_EXERCISE REQUIREMENTS_.
Could you output the listing that follows exactly, without its images?

_DATASET SECTION_.
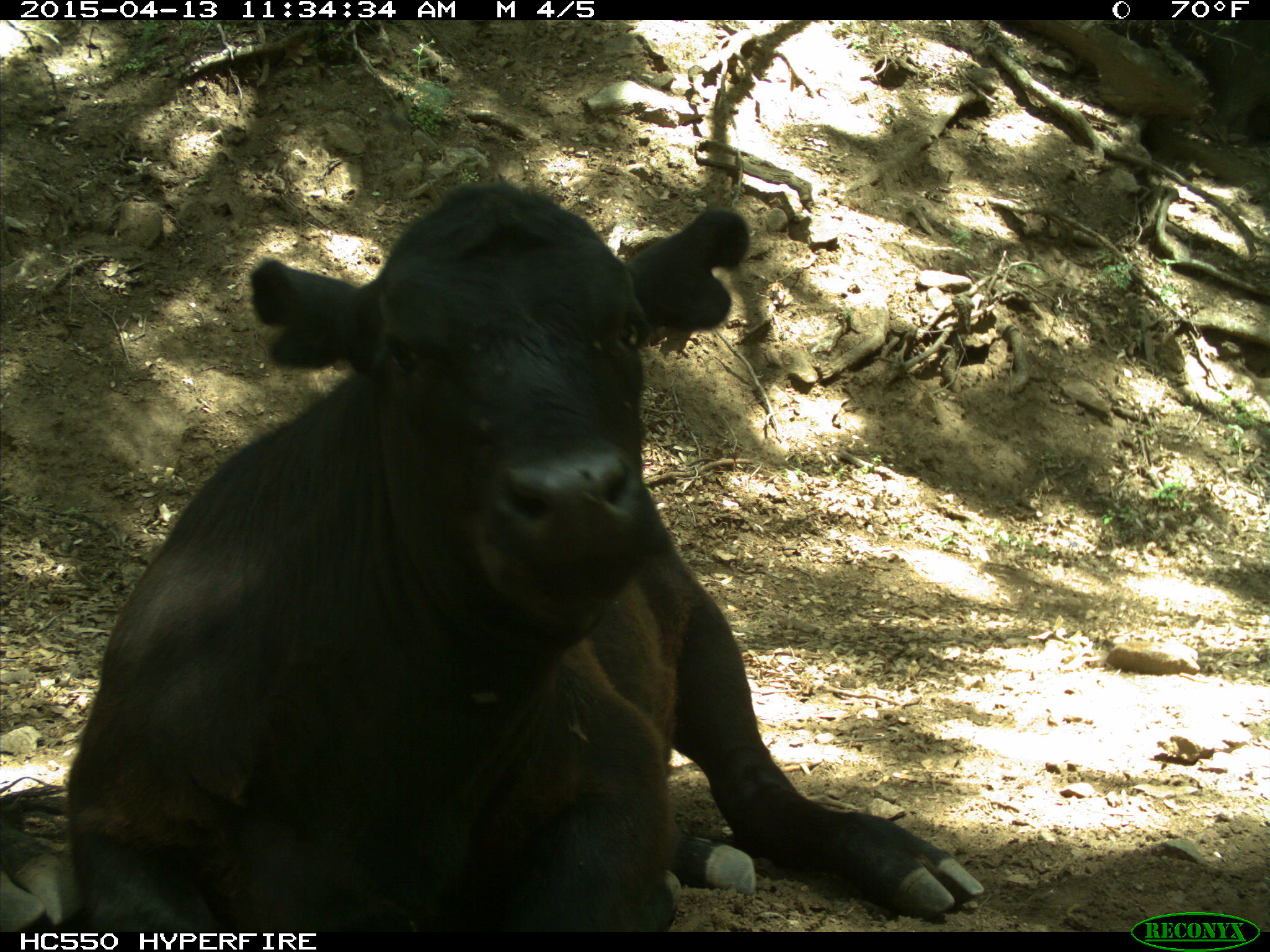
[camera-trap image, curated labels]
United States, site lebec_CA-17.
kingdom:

_PROBLEM SOLUTION_.
[camera-trap image, curated labels]
United States, site lebec_CA-17.
kingdom:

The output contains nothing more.